I give myself up to the spirit’s comfort. She smells of clean water and her touch is cool.
She strokes my face and makes me want to dissolve into tears again, no one has been this gentle to me since I was a little girl.
My worst secret has come out and the spirit has still accepted me. I knew I was still angry and I could not show my father compassion. I thought it was a flaw in me. But instead I would dedicate myself to the worship of this spirit.
I tell her as much and she shushes me.
“You worship me by allowing me to touch you.”
The girl stiffens under the spirit’s caressing fingers.
“Mara!” The monk cries and tries to push her away.
“Temptation…you can call me that,” the water spirit sighs. “But what I want to show you is gentleness, tenderness. Then you can renounce me and practice genuine non attachment.”
The girl is angry, her face red with embarassment and rage.
“Pleasures of the flesh are a waste of energy,” she asserts to her.
The water spirit pauses then looks at me with silvery eyes. She is beautiful, unearthly in the evening light. Well is she named temptation.
But she has been the nicest being to me for days.
“Thank you for offering your gift,” I say formally. I do not want Mara’s anger.
“But I must refuse it.”
Refuse gentleness and understanding? Not even the monks at the temple know that I have been defiled by my own father. They have accepted my vow not to touch and be touched.
The spirit lets me go. Immediately I want her to hold me again.
No, I tell myself. I want my mother to hold me again. But she will not go against the will of my father. No one will love me. Ever.
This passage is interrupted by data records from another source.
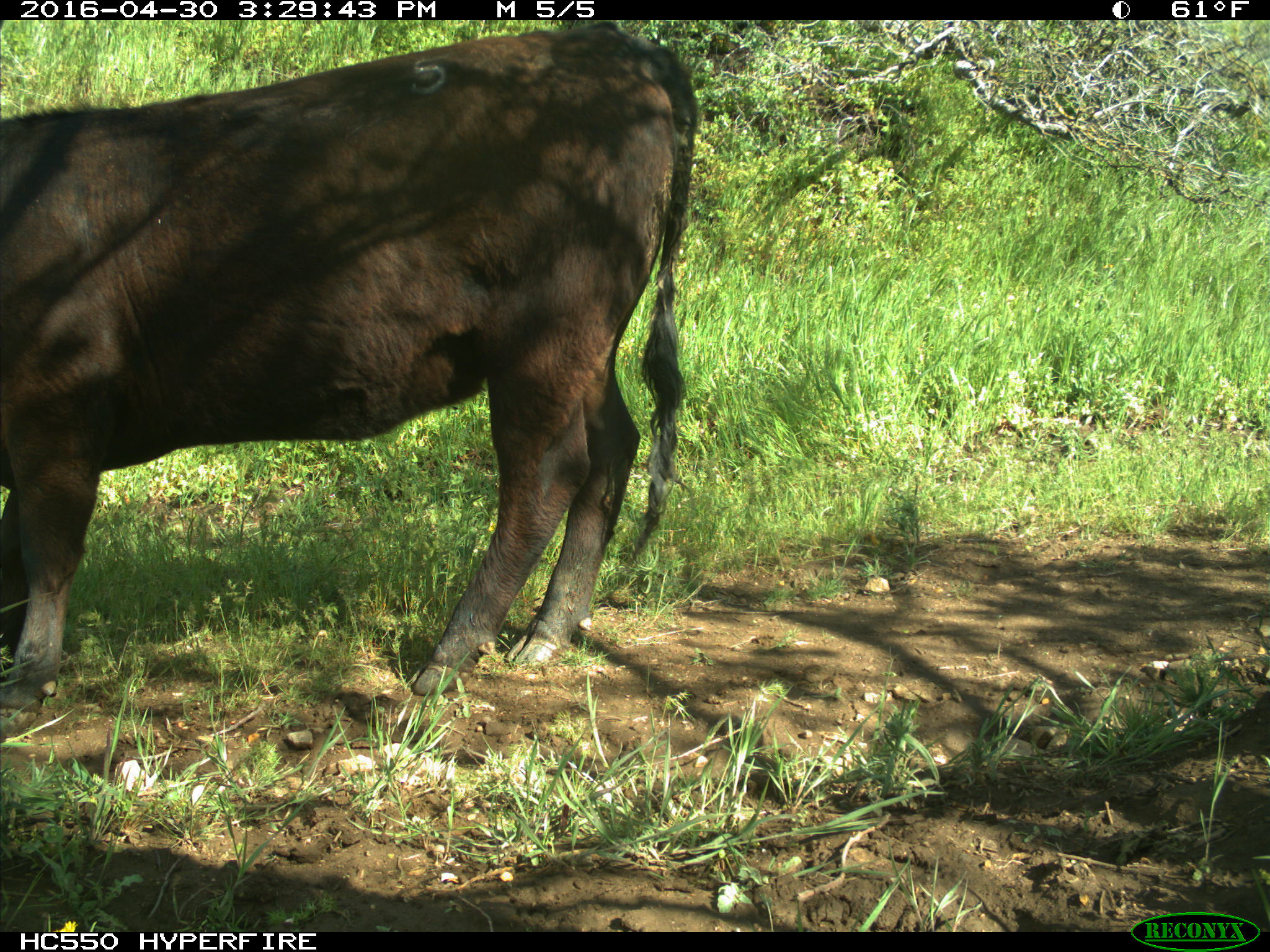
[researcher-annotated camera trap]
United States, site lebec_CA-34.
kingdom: Animalia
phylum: Chordata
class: Mammalia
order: Artiodactyla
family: Bovidae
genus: Bos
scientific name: Bos taurus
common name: domestic cow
Bos taurus (domestic cow).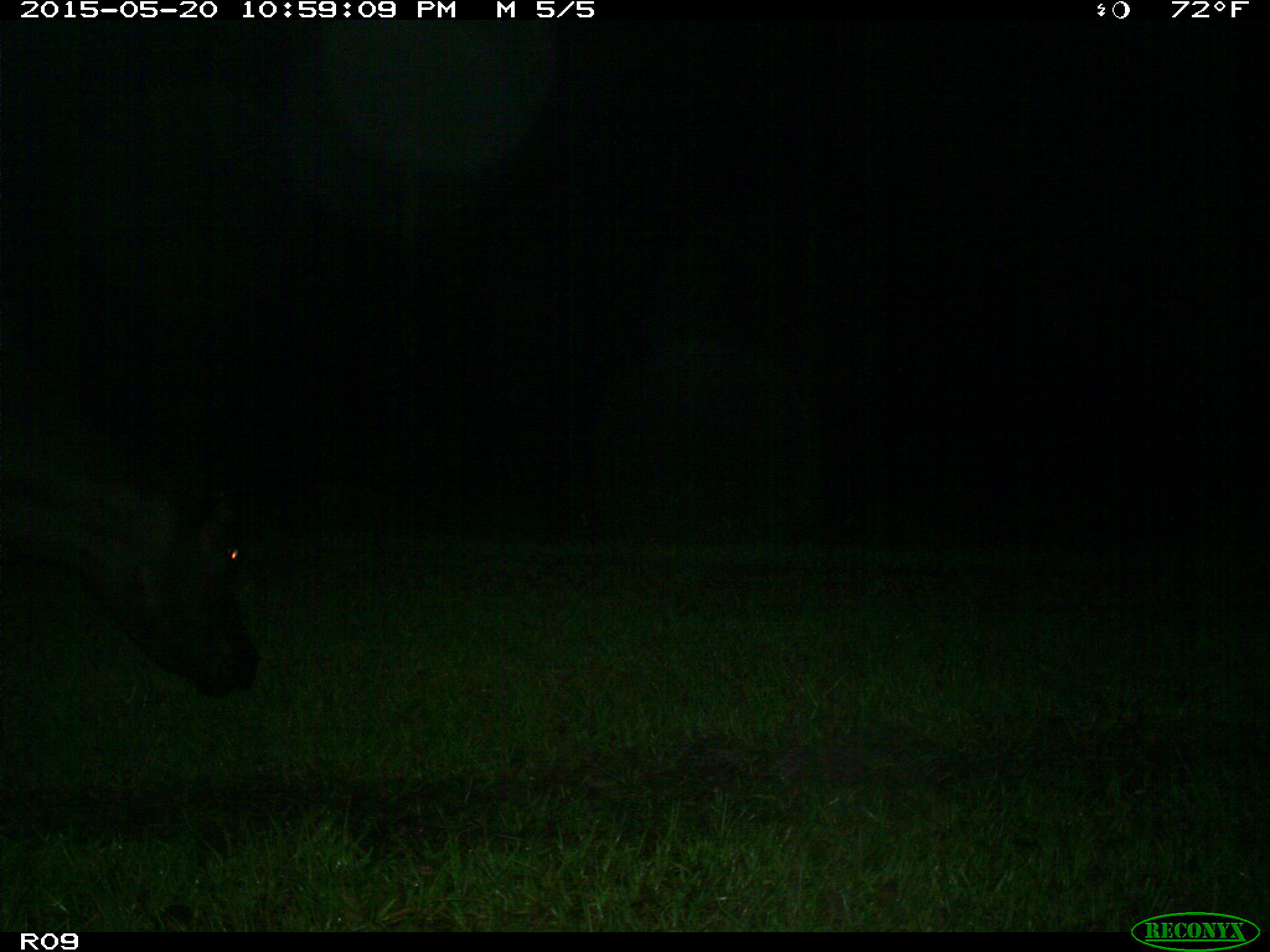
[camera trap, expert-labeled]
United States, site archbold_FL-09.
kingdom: Animalia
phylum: Chordata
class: Mammalia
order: Artiodactyla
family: Bovidae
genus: Bos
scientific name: Bos taurus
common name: domestic cow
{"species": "Bos taurus (domestic cow)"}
The world of love is not for me.
The spirit holds her head to one side as if she can read my thoughts.
“To show compassion one must have felt compassion.” The spirit whispers to me. “Have you felt compassion?”
I find myself crying again, salty wet useless tears.
“You shed bitter tears for one so young,” the water spirit embraces me again.
This time I yield to her. She has said the words that have opened up my soul.
The next morning I wake up in my rowboat alone. In my memory is the silver sliver of the water spirit. I feel my loss as if something dear has been taken from me.
“Mara?” I ask the empty air.
Maybe she is misnamed. I did not want human touch because it came with violence. But now I yearn for it.
I begin the long journey back to the sangha.
The words of the spirit are with me. How can I truly renounce something unless I have felt it?
I cry tears again as my oars splash in the water. But this time they are tears of joy.